Yazan: Fahri Sarrafoğlu

Yıl 1988.  Ankara Üniversitesi İletişim Fakültesinden yeni mezun olmuş ve Londra’ya dil eğitimi için gitmiştim. Çok fazla çabalıyor, özellikle konuşmamı düzeltmek için sık sık konuşma kurslarına katılıyordum. Bu arada tabi ki hem çalışıp hem okuduğumu da belirtmeliyim. İngilizceyi güzel konuşanları hayranlıkla dinliyor, ben de böyle konuşacak mıyım diye gıpta ediyordum. İngilizce adeta takıntım olmuştu. Mutlaka öğrenip biran önce Türkiye’ye dönmek istiyordum. Londra’ya geldiğimin 3 ayında ilginç bir olayla karşılaştım. Biri ikindi sonrası Londra’nın meşhur  çoğunlukla Türklerin  oturduğu Seven Sisters semtinden okul çıkışı,  iş yerine doğru giderken Uzak Doğulu genç bir hanım çok düzgün ve akıcı İngilizcesiyle beni durdurdu. Kısa bir konuşma yapmak istediğini, dinleyebilirsem çok sevineceğini söyledi. Hani bugün anket için rica ediyorlar ya, ben de her halde bir anket için konuşmak istiyor sandım ve dinlemeye başladım. Evet, baştan da belirttiğim gibi çok güzel İngilizce konuşuyor ve bana bir şeyler anlatıyordu. Fakat ben ne anlattığından ziyade nasıl anlattığı ile ilgileniyordum.
####################
Çözülecek Görevler:
1/ Londra anısını anlatan metne göre yazar Londra'ya ne için gitmişti?
2/ Londra'daki dil eğitimi anısını anlatan metni kaldığı yerden sürdürün.
####################
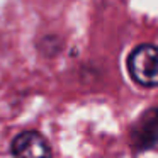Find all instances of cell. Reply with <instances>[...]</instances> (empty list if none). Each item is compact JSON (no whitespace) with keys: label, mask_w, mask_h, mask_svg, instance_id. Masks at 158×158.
<instances>
[{"label":"cell","mask_w":158,"mask_h":158,"mask_svg":"<svg viewBox=\"0 0 158 158\" xmlns=\"http://www.w3.org/2000/svg\"><path fill=\"white\" fill-rule=\"evenodd\" d=\"M15 158H53L48 141L36 131H24L17 134L10 144Z\"/></svg>","instance_id":"2"},{"label":"cell","mask_w":158,"mask_h":158,"mask_svg":"<svg viewBox=\"0 0 158 158\" xmlns=\"http://www.w3.org/2000/svg\"><path fill=\"white\" fill-rule=\"evenodd\" d=\"M158 141V110H146L133 127V143L138 150L151 148Z\"/></svg>","instance_id":"3"},{"label":"cell","mask_w":158,"mask_h":158,"mask_svg":"<svg viewBox=\"0 0 158 158\" xmlns=\"http://www.w3.org/2000/svg\"><path fill=\"white\" fill-rule=\"evenodd\" d=\"M127 72L141 87H158V46L139 44L127 56Z\"/></svg>","instance_id":"1"}]
</instances>
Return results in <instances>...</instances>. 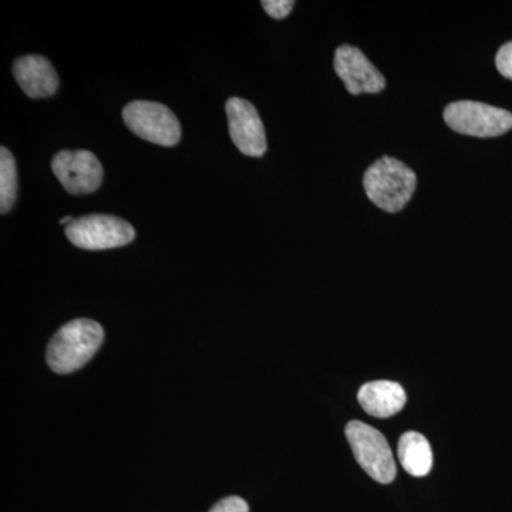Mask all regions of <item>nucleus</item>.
<instances>
[{
	"mask_svg": "<svg viewBox=\"0 0 512 512\" xmlns=\"http://www.w3.org/2000/svg\"><path fill=\"white\" fill-rule=\"evenodd\" d=\"M232 143L248 157H262L268 150L265 127L254 104L231 97L225 104Z\"/></svg>",
	"mask_w": 512,
	"mask_h": 512,
	"instance_id": "8",
	"label": "nucleus"
},
{
	"mask_svg": "<svg viewBox=\"0 0 512 512\" xmlns=\"http://www.w3.org/2000/svg\"><path fill=\"white\" fill-rule=\"evenodd\" d=\"M18 195V167L8 148H0V212L6 214L15 205Z\"/></svg>",
	"mask_w": 512,
	"mask_h": 512,
	"instance_id": "13",
	"label": "nucleus"
},
{
	"mask_svg": "<svg viewBox=\"0 0 512 512\" xmlns=\"http://www.w3.org/2000/svg\"><path fill=\"white\" fill-rule=\"evenodd\" d=\"M72 221H73V218L70 217V215H67V217H64V218H62V220H60L59 224L66 225V227H67V225H69L70 222H72Z\"/></svg>",
	"mask_w": 512,
	"mask_h": 512,
	"instance_id": "17",
	"label": "nucleus"
},
{
	"mask_svg": "<svg viewBox=\"0 0 512 512\" xmlns=\"http://www.w3.org/2000/svg\"><path fill=\"white\" fill-rule=\"evenodd\" d=\"M346 437L356 461L367 476L380 484H390L397 474L392 448L379 430L362 421H350L346 426Z\"/></svg>",
	"mask_w": 512,
	"mask_h": 512,
	"instance_id": "3",
	"label": "nucleus"
},
{
	"mask_svg": "<svg viewBox=\"0 0 512 512\" xmlns=\"http://www.w3.org/2000/svg\"><path fill=\"white\" fill-rule=\"evenodd\" d=\"M367 198L380 210L402 211L417 187V175L409 165L393 157H383L367 168L363 177Z\"/></svg>",
	"mask_w": 512,
	"mask_h": 512,
	"instance_id": "2",
	"label": "nucleus"
},
{
	"mask_svg": "<svg viewBox=\"0 0 512 512\" xmlns=\"http://www.w3.org/2000/svg\"><path fill=\"white\" fill-rule=\"evenodd\" d=\"M52 170L64 190L73 195L99 190L103 181L99 158L86 150L60 151L53 158Z\"/></svg>",
	"mask_w": 512,
	"mask_h": 512,
	"instance_id": "7",
	"label": "nucleus"
},
{
	"mask_svg": "<svg viewBox=\"0 0 512 512\" xmlns=\"http://www.w3.org/2000/svg\"><path fill=\"white\" fill-rule=\"evenodd\" d=\"M360 406L370 416L377 419H389L402 412L406 406V392L399 383L389 380H376L360 387L357 393Z\"/></svg>",
	"mask_w": 512,
	"mask_h": 512,
	"instance_id": "11",
	"label": "nucleus"
},
{
	"mask_svg": "<svg viewBox=\"0 0 512 512\" xmlns=\"http://www.w3.org/2000/svg\"><path fill=\"white\" fill-rule=\"evenodd\" d=\"M443 116L451 130L464 136L498 137L512 128L510 111L478 101L464 100L448 104Z\"/></svg>",
	"mask_w": 512,
	"mask_h": 512,
	"instance_id": "6",
	"label": "nucleus"
},
{
	"mask_svg": "<svg viewBox=\"0 0 512 512\" xmlns=\"http://www.w3.org/2000/svg\"><path fill=\"white\" fill-rule=\"evenodd\" d=\"M261 5L264 6L265 12L271 18L284 19L292 12L295 2L293 0H264Z\"/></svg>",
	"mask_w": 512,
	"mask_h": 512,
	"instance_id": "14",
	"label": "nucleus"
},
{
	"mask_svg": "<svg viewBox=\"0 0 512 512\" xmlns=\"http://www.w3.org/2000/svg\"><path fill=\"white\" fill-rule=\"evenodd\" d=\"M336 74L353 96L383 92L386 80L357 47L343 45L335 52Z\"/></svg>",
	"mask_w": 512,
	"mask_h": 512,
	"instance_id": "9",
	"label": "nucleus"
},
{
	"mask_svg": "<svg viewBox=\"0 0 512 512\" xmlns=\"http://www.w3.org/2000/svg\"><path fill=\"white\" fill-rule=\"evenodd\" d=\"M210 512H249V505L247 501L242 500L241 497L232 495V497L218 501V503L211 508Z\"/></svg>",
	"mask_w": 512,
	"mask_h": 512,
	"instance_id": "15",
	"label": "nucleus"
},
{
	"mask_svg": "<svg viewBox=\"0 0 512 512\" xmlns=\"http://www.w3.org/2000/svg\"><path fill=\"white\" fill-rule=\"evenodd\" d=\"M123 120L136 136L150 143L164 147L180 143V121L164 104L146 100L131 101L124 107Z\"/></svg>",
	"mask_w": 512,
	"mask_h": 512,
	"instance_id": "4",
	"label": "nucleus"
},
{
	"mask_svg": "<svg viewBox=\"0 0 512 512\" xmlns=\"http://www.w3.org/2000/svg\"><path fill=\"white\" fill-rule=\"evenodd\" d=\"M495 64H497L498 72L503 74L507 79L512 80V42L505 43L500 50H498L497 57H495Z\"/></svg>",
	"mask_w": 512,
	"mask_h": 512,
	"instance_id": "16",
	"label": "nucleus"
},
{
	"mask_svg": "<svg viewBox=\"0 0 512 512\" xmlns=\"http://www.w3.org/2000/svg\"><path fill=\"white\" fill-rule=\"evenodd\" d=\"M397 456L406 473L413 477H426L433 467L429 440L417 431H407L400 437Z\"/></svg>",
	"mask_w": 512,
	"mask_h": 512,
	"instance_id": "12",
	"label": "nucleus"
},
{
	"mask_svg": "<svg viewBox=\"0 0 512 512\" xmlns=\"http://www.w3.org/2000/svg\"><path fill=\"white\" fill-rule=\"evenodd\" d=\"M104 340L103 328L92 319H74L62 326L47 346V365L57 375L76 372L86 365Z\"/></svg>",
	"mask_w": 512,
	"mask_h": 512,
	"instance_id": "1",
	"label": "nucleus"
},
{
	"mask_svg": "<svg viewBox=\"0 0 512 512\" xmlns=\"http://www.w3.org/2000/svg\"><path fill=\"white\" fill-rule=\"evenodd\" d=\"M16 82L26 96L45 99L59 89V76L53 64L46 57L29 55L19 57L13 64Z\"/></svg>",
	"mask_w": 512,
	"mask_h": 512,
	"instance_id": "10",
	"label": "nucleus"
},
{
	"mask_svg": "<svg viewBox=\"0 0 512 512\" xmlns=\"http://www.w3.org/2000/svg\"><path fill=\"white\" fill-rule=\"evenodd\" d=\"M66 235L74 247L103 251L130 244L136 238V231L130 222L114 215L92 214L70 222Z\"/></svg>",
	"mask_w": 512,
	"mask_h": 512,
	"instance_id": "5",
	"label": "nucleus"
}]
</instances>
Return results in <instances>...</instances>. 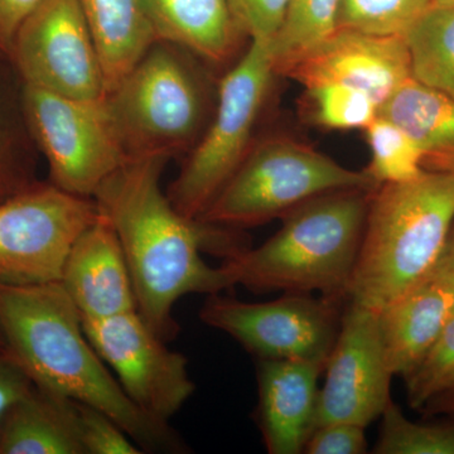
####################
Görev Yanıtları:
1/ Dil eğitimi için.

2/
 

Aaa !! Bir müddet sonra baktım anlattığını yavaş yavaş anlamaya başlayınca şaşırdım. Bu hanımefendi bana tebliğ yapıyordu. Evet, Yehova Şahitliği’ni anlatıyordu. Neler neler anlatıyordu: Yehova Şahitliğinin Hristiyanlıktan farklı olduğunu, üçleme (baba, oğul, ruhul kudüs) inancının olmadığını ve Hristiyanlıktan farklı yönlerinin bulunduğunu anlatıyordu. O arada bende bir soru sordum. Sorum şuydu. “Peki, siz Yehova  Şahidi misiniz?” Aldığım cevap beni çok şaşırttı ve aradan geçen 30 yılı aşkın süreye rağmen hala hatırımdadır.

-Hayır, ben Taylandlıyım. Ve Budist’im…..
-Budist mi?
-Evet, Budist….
-Peki, ama siz Budist’seniz neden inanmadığınız bir dinin tanıtımını yapıyorsunuz, o dine katılım için konuşma yapıyorsunuz?
Verdiği cevap ilginç ve bir o kadar da düşündürücüydü:
Ama ben bu işi PARA İÇİN YAPIYORUM. Para, için bu dinin tüm özelliklerini öğrendim, bunu anlatıyor olmam, o dini yaşadığım anlamına gelmez. Bende üniversite de öğrencisiyim, gelir elde etmek için yapıyorum.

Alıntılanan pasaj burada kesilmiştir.